--- Begin Passage shown ---

The likely result is an extended uptrend in the prices not only for fossil fuels, such as oil and natural gas, but also for the raw materials critical to the production of renewable energy — particularly lithium, cobalt, nickel, manganese and graphite, all of which are in scarce supply. “The world ultimately will have a much sturdier foundation for strong and stable economic growth, but we’ll have to go through the supercycle to get there,” Singh said.
The geopolitical angle
While geopolitics always has played a major role in the supply and pricing of energy, Singh argued that its influence is currently greater than at any time in the modern era. He pointed to several important factors:
China, which explicitly seeks global supremacy in multiple dimensions — i.e., economic, technological, militarily — is aggressively maneuvering to control access to the critical materials for renewable energy;
The disruption from Russia under President Putin to wield its vast fossil fuel and mineral supplies as a political and economic weapon; and
Countries that are large producers or consumers of energy, such as India, Brazil, Indonesia, Turkey and South Africa, are potentially hedging their bets as the competition between the U.S., China and Russia plays out.
“This is the most intense great-power competition the world has experienced in the past 70 years, with two main implications,” Singh said. “One is that the potential for cross-border coordination of the energy transition is lower than it would have been in the past, especially between the U.S. and China, which are the two largest energy consumers. Second is the ongoing risk that the world’s finite energy supply will be weaponized as a geopolitical lever because fossil fuels are only produced in a few places on earth.”

--- End Passage shown ---
--- Begin Data rows ---

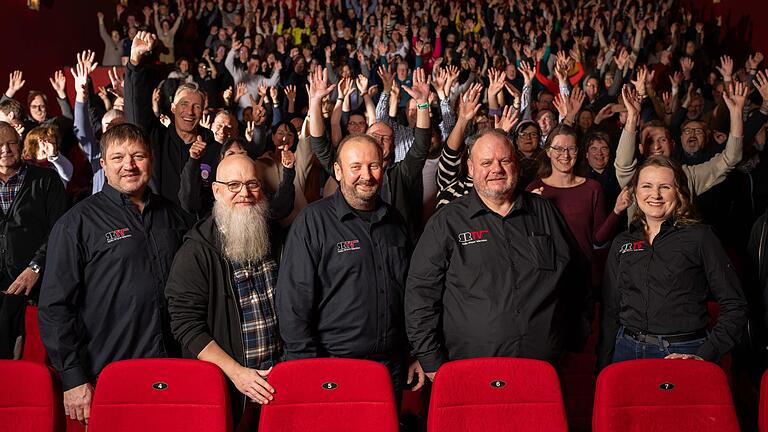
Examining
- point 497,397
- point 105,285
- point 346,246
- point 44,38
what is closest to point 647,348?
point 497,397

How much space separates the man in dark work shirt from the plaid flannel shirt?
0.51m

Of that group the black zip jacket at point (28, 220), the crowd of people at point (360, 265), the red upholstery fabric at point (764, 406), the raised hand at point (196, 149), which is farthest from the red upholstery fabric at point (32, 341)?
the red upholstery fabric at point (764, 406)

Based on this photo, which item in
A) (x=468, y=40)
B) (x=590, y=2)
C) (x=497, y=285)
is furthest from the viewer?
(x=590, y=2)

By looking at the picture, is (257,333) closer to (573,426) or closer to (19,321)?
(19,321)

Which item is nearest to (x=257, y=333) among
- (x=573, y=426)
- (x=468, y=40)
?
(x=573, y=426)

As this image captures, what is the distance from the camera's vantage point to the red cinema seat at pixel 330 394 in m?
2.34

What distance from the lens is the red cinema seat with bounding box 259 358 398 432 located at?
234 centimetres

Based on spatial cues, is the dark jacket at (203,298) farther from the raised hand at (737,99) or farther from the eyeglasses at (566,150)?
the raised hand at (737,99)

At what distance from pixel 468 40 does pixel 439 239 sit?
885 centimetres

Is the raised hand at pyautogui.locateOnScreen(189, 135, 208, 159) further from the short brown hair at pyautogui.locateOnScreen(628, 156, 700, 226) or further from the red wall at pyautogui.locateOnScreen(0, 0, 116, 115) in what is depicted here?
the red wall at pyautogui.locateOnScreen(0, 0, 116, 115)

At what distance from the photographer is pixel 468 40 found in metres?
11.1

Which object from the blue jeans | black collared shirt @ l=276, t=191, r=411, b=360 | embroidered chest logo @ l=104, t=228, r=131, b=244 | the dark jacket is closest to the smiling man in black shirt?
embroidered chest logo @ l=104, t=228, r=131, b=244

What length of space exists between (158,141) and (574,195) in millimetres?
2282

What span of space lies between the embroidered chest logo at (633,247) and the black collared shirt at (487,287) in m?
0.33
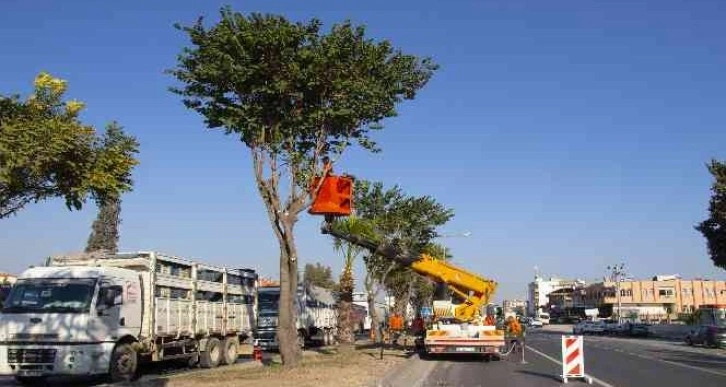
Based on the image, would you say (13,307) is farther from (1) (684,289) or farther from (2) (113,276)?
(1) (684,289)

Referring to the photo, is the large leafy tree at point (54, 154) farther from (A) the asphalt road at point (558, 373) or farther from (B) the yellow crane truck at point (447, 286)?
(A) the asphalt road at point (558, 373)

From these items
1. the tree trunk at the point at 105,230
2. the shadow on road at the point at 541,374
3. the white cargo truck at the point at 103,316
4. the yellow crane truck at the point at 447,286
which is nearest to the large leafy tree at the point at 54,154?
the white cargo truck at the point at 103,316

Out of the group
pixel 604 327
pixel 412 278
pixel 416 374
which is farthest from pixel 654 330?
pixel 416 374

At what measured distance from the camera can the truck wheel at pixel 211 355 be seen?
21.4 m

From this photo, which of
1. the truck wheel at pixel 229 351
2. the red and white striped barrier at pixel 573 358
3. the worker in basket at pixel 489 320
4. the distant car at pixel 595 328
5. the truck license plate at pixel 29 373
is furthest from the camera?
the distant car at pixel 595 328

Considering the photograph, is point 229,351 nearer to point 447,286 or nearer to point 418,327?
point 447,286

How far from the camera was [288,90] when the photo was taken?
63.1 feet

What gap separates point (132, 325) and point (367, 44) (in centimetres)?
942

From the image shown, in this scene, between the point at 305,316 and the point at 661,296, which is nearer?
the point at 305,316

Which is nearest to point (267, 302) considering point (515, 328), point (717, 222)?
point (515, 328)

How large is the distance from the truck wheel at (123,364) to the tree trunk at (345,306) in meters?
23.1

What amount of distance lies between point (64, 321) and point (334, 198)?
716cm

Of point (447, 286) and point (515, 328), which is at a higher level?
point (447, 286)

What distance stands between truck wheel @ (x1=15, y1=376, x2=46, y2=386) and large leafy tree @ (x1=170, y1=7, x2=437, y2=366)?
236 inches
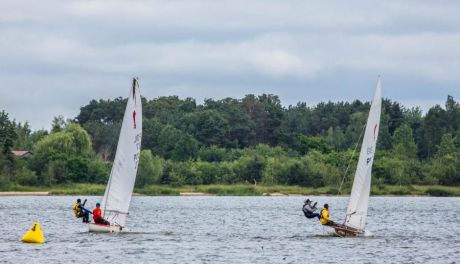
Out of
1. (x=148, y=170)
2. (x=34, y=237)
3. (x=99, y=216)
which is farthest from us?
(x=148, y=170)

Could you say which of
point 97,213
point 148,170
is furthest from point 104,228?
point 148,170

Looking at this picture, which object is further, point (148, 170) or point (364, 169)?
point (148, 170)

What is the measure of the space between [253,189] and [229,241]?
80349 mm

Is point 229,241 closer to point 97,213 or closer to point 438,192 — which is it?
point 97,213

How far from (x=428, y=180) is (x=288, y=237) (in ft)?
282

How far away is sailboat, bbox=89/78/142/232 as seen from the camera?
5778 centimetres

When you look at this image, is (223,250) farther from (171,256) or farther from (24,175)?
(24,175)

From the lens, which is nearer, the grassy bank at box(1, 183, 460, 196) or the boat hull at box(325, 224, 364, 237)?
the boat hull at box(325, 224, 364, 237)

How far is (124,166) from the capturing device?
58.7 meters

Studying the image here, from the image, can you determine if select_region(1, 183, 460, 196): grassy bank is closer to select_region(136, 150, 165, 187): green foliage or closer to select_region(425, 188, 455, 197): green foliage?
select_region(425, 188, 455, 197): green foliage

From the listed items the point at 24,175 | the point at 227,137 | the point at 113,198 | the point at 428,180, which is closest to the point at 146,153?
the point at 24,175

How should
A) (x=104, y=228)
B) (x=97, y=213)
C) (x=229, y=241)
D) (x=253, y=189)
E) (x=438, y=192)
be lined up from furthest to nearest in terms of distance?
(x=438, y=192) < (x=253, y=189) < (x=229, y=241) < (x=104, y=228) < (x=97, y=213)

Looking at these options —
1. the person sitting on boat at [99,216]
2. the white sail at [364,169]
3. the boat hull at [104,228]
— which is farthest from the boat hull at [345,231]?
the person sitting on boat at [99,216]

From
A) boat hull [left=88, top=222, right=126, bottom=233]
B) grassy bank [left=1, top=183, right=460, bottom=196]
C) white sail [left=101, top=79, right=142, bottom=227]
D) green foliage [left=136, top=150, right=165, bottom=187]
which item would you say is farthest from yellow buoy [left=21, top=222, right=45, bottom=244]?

--- End Data rows ---

- Problems to work on:
- A) Decide whether each statement below agrees with the passage on energy and geopolitics, answering yes or no and quoting the words of the passage that settle it. (i) Singh holds that the influence of geopolitics on energy is now greater than at any point in the modern era. (ii) The passage identifies the U.S. and China as the two largest energy consumers. (iii) The raw materials for renewable energy listed in the passage are described as being in plentiful supply.
- B) According to the passage on energy and geopolitics, which countries may be hedging their bets as the competition between the U.S., China and Russia plays out?

- Full answers:
- A)
(i) Yes: "its influence is currently greater than at any time in the modern era"
(ii) Yes: "especially between the U.S. and China, which are the two largest energy consumers"
(iii) No: "all of which are in scarce supply"

- B) India, Brazil, Indonesia, Turkey and South Africa.